**What is needed**: Repeat the part of the entries that opens with the line containing "In which order should" and runs through the end of the entries, word for word and with nothing else.

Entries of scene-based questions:

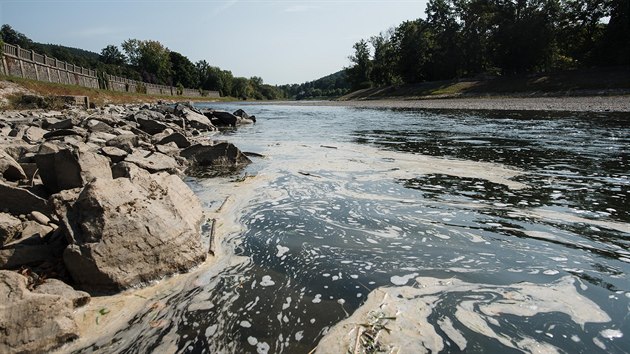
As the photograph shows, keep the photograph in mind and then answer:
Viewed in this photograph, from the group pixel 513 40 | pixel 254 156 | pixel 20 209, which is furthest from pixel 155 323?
pixel 513 40

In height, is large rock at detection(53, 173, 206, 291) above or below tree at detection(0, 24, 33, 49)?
below

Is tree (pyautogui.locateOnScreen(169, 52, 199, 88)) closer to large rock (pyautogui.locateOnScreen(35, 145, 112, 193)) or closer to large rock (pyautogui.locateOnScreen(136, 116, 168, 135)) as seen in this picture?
large rock (pyautogui.locateOnScreen(136, 116, 168, 135))

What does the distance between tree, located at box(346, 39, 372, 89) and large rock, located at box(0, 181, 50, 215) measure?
4358 inches

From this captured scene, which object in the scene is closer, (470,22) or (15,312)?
(15,312)

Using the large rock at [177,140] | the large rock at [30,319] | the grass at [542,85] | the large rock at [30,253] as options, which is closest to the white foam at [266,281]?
the large rock at [30,319]

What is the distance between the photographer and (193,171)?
31.5ft

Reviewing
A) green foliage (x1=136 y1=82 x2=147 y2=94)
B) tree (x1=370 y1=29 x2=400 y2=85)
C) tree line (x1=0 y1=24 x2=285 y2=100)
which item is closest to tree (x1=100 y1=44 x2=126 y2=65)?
tree line (x1=0 y1=24 x2=285 y2=100)

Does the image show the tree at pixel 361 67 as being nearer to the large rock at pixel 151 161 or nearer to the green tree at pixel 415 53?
the green tree at pixel 415 53

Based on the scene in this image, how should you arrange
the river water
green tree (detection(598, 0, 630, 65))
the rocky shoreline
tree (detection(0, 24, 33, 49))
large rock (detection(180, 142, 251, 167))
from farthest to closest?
tree (detection(0, 24, 33, 49))
green tree (detection(598, 0, 630, 65))
large rock (detection(180, 142, 251, 167))
the river water
the rocky shoreline

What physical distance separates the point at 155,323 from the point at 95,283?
2.77 feet

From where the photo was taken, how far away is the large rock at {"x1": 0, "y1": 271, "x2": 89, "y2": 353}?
277 centimetres

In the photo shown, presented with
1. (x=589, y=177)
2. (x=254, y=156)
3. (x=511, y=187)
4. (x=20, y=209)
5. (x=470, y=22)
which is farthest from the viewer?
(x=470, y=22)

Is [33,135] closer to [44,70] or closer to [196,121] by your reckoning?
[196,121]

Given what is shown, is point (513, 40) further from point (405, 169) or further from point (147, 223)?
point (147, 223)
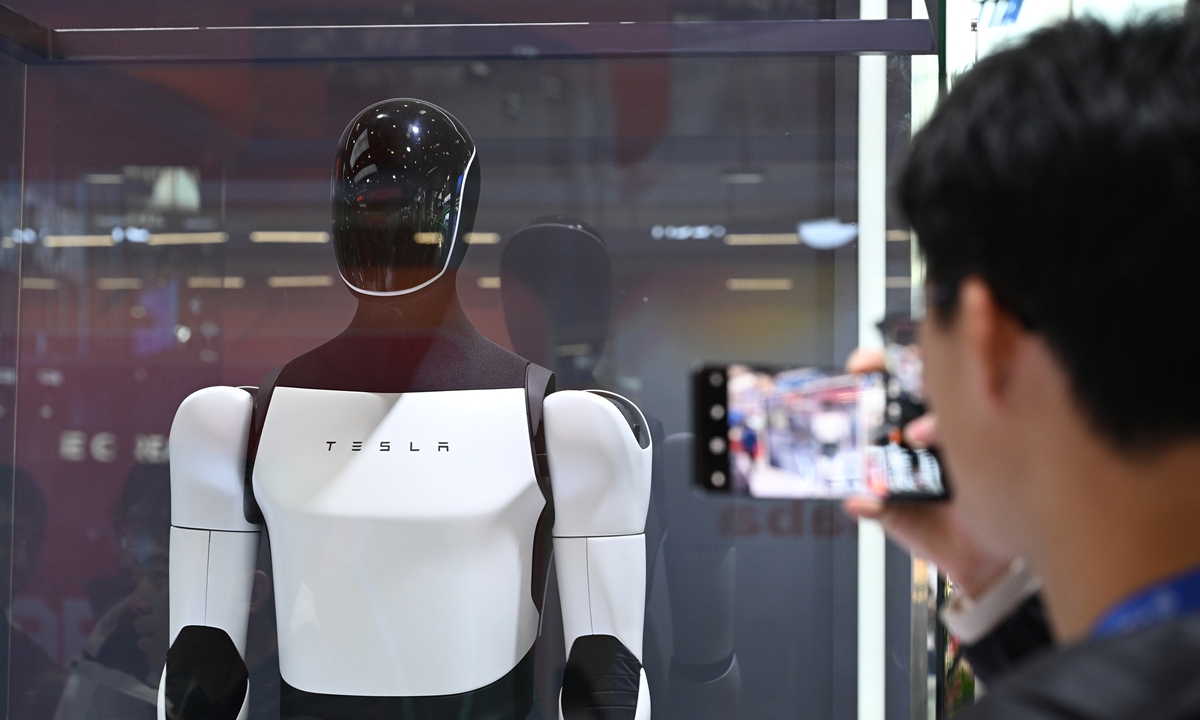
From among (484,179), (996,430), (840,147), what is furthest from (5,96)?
(996,430)

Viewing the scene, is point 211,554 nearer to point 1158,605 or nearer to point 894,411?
point 894,411

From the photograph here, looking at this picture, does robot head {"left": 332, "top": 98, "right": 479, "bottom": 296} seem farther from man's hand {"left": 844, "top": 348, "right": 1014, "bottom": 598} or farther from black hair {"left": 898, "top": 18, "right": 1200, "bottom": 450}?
black hair {"left": 898, "top": 18, "right": 1200, "bottom": 450}

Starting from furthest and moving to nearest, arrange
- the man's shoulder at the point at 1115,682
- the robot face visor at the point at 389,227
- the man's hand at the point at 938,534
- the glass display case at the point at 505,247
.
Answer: the glass display case at the point at 505,247
the robot face visor at the point at 389,227
the man's hand at the point at 938,534
the man's shoulder at the point at 1115,682

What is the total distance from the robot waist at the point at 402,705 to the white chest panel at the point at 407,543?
0.01 meters

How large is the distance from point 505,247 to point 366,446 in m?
0.35

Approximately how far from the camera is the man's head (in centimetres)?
41

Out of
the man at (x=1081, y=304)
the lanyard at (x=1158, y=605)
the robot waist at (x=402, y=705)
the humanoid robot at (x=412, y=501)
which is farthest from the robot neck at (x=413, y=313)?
the lanyard at (x=1158, y=605)

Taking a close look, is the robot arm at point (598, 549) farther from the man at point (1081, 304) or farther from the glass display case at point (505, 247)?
the man at point (1081, 304)

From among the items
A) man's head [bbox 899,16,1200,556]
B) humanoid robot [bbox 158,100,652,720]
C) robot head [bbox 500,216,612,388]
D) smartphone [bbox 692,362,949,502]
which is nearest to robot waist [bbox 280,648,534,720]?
humanoid robot [bbox 158,100,652,720]

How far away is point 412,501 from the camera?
1.11 m

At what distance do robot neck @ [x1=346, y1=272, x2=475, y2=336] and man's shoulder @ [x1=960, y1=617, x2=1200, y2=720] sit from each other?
0.89 meters

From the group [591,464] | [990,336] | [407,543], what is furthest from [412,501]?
[990,336]

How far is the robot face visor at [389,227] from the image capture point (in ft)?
3.62

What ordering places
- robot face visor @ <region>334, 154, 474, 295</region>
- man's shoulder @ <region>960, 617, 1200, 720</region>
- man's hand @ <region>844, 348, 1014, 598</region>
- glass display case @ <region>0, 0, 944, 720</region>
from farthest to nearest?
glass display case @ <region>0, 0, 944, 720</region>, robot face visor @ <region>334, 154, 474, 295</region>, man's hand @ <region>844, 348, 1014, 598</region>, man's shoulder @ <region>960, 617, 1200, 720</region>
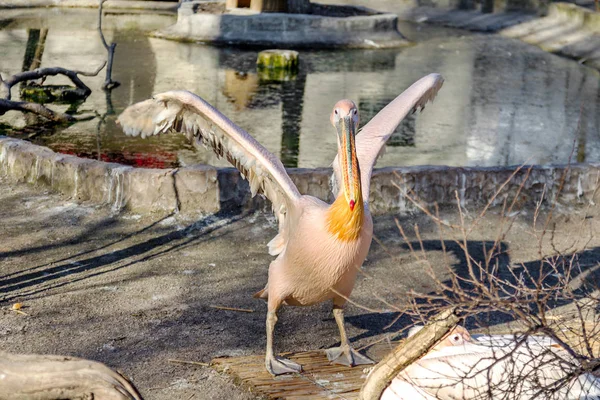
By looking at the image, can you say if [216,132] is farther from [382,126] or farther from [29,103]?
[29,103]

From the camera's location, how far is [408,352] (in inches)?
117

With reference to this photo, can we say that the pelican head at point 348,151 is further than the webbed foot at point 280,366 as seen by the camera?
No

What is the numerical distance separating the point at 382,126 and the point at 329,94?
733 cm

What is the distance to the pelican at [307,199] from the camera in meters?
4.28

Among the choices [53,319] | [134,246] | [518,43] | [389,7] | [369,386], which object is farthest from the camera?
[389,7]

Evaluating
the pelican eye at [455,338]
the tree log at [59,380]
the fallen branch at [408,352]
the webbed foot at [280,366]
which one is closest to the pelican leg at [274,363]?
the webbed foot at [280,366]

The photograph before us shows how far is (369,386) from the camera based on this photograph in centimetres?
314

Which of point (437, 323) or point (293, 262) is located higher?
point (437, 323)

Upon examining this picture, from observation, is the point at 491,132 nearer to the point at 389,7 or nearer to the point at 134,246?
the point at 134,246

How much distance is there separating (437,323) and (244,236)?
362cm

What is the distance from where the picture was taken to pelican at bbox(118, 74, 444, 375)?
428 cm

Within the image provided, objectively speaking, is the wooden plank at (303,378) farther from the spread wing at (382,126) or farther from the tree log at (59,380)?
the tree log at (59,380)

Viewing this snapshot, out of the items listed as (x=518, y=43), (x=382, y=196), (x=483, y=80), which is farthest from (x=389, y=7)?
(x=382, y=196)

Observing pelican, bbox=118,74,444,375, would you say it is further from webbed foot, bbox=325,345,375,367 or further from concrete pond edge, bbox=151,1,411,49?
concrete pond edge, bbox=151,1,411,49
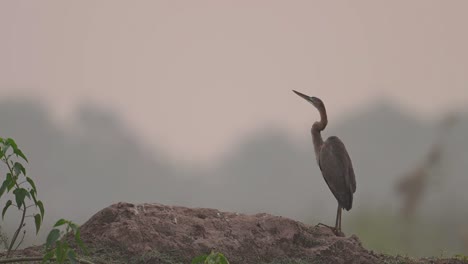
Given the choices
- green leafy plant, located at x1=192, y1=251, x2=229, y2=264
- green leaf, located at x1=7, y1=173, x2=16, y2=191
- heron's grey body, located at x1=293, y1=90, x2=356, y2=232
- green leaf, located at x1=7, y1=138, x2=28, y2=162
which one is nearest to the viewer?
green leafy plant, located at x1=192, y1=251, x2=229, y2=264

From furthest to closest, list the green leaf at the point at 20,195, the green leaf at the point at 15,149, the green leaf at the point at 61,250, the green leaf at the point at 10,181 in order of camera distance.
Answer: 1. the green leaf at the point at 20,195
2. the green leaf at the point at 10,181
3. the green leaf at the point at 15,149
4. the green leaf at the point at 61,250

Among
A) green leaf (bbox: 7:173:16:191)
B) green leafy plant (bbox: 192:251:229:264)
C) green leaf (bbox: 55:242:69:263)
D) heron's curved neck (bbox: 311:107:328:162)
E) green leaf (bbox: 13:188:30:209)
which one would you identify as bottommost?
green leaf (bbox: 55:242:69:263)

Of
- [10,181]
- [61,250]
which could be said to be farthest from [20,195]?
[61,250]

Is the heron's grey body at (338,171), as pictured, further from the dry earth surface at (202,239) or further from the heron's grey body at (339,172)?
the dry earth surface at (202,239)

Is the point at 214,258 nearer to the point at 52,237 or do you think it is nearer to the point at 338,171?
the point at 52,237

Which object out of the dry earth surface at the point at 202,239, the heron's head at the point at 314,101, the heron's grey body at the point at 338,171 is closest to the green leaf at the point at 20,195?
the dry earth surface at the point at 202,239

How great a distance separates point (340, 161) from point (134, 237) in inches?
115

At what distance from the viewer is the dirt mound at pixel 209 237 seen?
23.9ft

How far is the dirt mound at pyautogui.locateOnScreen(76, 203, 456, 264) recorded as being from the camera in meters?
7.27

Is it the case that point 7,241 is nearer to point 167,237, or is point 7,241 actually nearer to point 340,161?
point 167,237

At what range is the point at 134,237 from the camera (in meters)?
7.27

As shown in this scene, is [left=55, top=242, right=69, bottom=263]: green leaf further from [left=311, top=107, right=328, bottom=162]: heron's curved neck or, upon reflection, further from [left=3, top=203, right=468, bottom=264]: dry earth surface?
[left=311, top=107, right=328, bottom=162]: heron's curved neck

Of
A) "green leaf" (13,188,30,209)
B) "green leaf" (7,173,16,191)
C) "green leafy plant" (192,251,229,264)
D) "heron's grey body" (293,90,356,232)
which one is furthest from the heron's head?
"green leafy plant" (192,251,229,264)

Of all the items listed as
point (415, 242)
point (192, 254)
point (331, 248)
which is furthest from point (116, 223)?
point (415, 242)
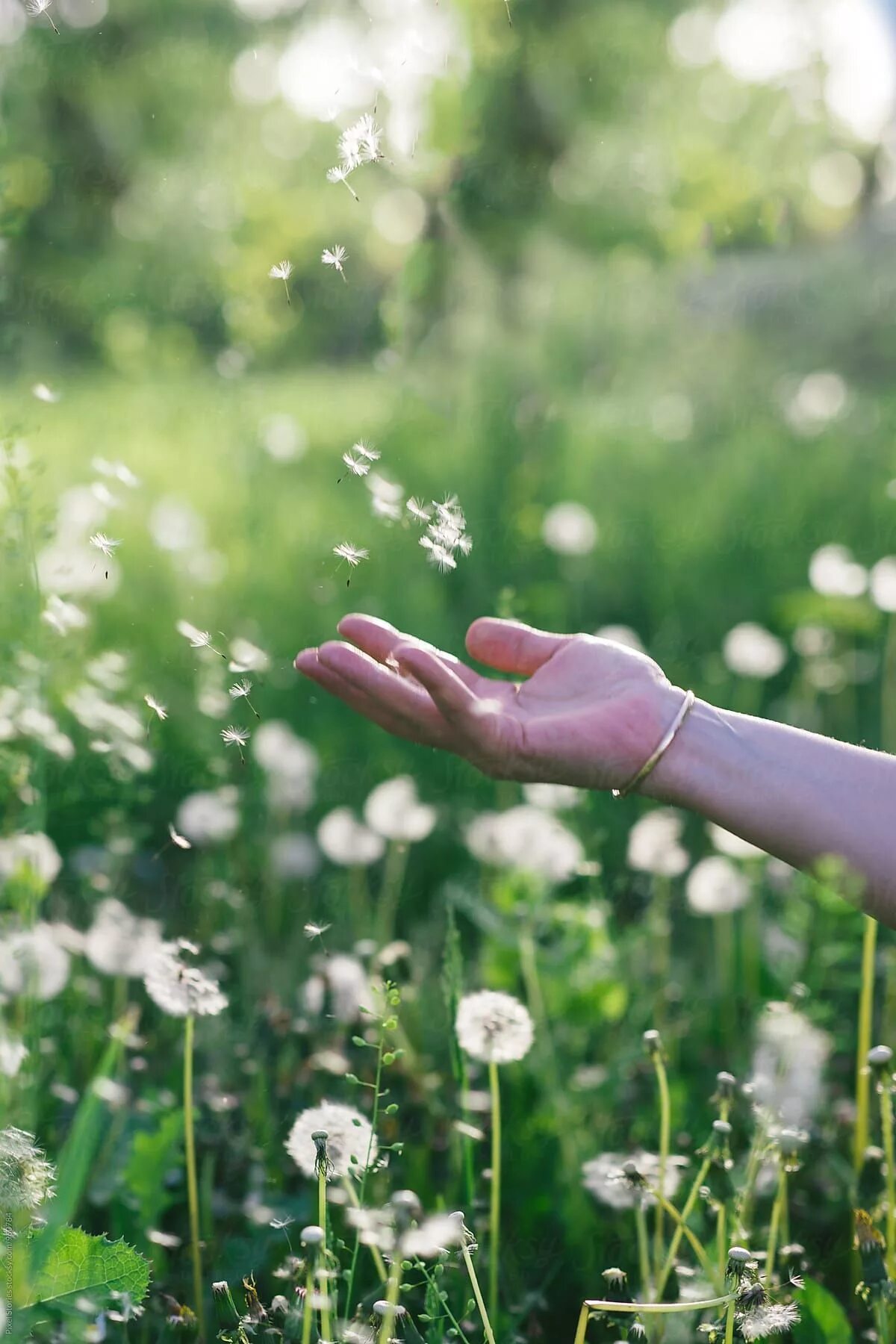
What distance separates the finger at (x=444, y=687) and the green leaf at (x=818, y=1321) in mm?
616

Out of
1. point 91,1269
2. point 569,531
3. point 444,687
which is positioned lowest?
point 91,1269

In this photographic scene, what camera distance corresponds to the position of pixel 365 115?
101 cm

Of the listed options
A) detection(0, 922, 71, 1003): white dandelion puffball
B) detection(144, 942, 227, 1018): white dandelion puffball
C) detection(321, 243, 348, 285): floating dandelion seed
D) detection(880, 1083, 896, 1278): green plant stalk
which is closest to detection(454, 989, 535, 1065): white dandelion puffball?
detection(144, 942, 227, 1018): white dandelion puffball

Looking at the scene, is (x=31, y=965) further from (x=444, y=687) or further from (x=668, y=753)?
(x=668, y=753)

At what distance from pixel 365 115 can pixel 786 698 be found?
2.39 metres

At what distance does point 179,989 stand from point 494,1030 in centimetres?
32

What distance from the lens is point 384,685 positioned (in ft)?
3.75

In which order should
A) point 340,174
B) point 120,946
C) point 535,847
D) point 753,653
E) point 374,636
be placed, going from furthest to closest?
point 753,653 → point 535,847 → point 120,946 → point 374,636 → point 340,174

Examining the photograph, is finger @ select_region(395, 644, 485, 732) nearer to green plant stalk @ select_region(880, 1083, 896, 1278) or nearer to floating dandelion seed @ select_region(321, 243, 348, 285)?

**Exercise solution**:
In which order should
A) point 340,174
B) point 120,946
C) point 535,847
D) point 753,653
E) point 374,636
be placed, going from furthest to closest?
point 753,653 → point 535,847 → point 120,946 → point 374,636 → point 340,174

Examining the photograph, is finger @ select_region(395, 644, 485, 732) nearer to green plant stalk @ select_region(880, 1083, 896, 1278) or nearer to floating dandelion seed @ select_region(321, 243, 348, 285)?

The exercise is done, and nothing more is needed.